▶ **TASK ITEM**
Your answer should be every line of the records that contains the word "components", copied as it stands.

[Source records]
━━━━━━━━━━━━━━━━
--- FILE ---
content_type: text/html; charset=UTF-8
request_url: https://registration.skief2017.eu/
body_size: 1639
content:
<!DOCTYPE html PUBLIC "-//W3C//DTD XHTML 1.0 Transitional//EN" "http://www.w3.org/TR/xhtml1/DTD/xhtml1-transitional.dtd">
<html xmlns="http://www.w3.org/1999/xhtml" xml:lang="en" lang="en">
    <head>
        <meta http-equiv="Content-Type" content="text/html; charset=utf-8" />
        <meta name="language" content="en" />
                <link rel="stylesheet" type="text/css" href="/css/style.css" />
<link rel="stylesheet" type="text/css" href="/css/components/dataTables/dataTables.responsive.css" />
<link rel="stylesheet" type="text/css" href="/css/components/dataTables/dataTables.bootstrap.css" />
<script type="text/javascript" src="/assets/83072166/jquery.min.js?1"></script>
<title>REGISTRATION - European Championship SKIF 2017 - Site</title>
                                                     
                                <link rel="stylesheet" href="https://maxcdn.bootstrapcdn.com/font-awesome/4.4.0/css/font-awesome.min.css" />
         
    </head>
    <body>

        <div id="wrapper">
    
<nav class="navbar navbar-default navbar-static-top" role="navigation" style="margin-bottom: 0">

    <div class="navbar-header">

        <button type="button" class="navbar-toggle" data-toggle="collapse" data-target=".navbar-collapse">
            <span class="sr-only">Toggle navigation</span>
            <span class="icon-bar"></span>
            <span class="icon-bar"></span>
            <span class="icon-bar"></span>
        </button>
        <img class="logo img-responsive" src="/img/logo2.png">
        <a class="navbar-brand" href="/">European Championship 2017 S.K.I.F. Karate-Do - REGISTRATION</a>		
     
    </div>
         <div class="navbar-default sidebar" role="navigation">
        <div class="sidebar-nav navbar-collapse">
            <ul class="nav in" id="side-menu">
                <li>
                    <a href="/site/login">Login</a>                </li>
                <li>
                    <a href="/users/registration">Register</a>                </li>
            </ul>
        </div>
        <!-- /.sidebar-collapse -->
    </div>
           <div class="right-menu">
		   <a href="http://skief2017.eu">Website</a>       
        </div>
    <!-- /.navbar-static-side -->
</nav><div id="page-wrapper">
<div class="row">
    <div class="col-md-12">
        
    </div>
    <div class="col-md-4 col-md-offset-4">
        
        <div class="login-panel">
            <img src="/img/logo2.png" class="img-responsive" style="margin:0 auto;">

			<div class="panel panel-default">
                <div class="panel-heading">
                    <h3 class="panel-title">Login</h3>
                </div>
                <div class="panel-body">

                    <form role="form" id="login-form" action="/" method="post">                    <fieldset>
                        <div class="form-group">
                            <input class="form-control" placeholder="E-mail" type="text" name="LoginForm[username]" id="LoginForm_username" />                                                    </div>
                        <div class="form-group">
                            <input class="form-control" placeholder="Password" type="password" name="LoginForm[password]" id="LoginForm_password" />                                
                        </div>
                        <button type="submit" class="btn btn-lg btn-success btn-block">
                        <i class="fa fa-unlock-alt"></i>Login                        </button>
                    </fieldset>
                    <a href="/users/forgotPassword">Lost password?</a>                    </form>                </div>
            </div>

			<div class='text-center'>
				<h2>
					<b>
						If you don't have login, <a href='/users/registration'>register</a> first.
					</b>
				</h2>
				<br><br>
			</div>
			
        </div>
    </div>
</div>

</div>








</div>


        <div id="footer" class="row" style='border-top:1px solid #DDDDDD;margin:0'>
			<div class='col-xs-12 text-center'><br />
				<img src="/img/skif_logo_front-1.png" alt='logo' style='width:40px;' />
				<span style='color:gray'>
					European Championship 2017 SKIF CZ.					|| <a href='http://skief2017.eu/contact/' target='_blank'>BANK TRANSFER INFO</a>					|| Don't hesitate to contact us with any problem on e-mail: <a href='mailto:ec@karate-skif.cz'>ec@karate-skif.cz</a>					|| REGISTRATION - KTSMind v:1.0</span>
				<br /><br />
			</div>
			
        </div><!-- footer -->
━━━━━━━━━━━━━━━━
▶ **THE ANSWER**
<link rel="stylesheet" type="text/css" href="/css/components/dataTables/dataTables.responsive.css" />
<link rel="stylesheet" type="text/css" href="/css/components/dataTables/dataTables.bootstrap.css" />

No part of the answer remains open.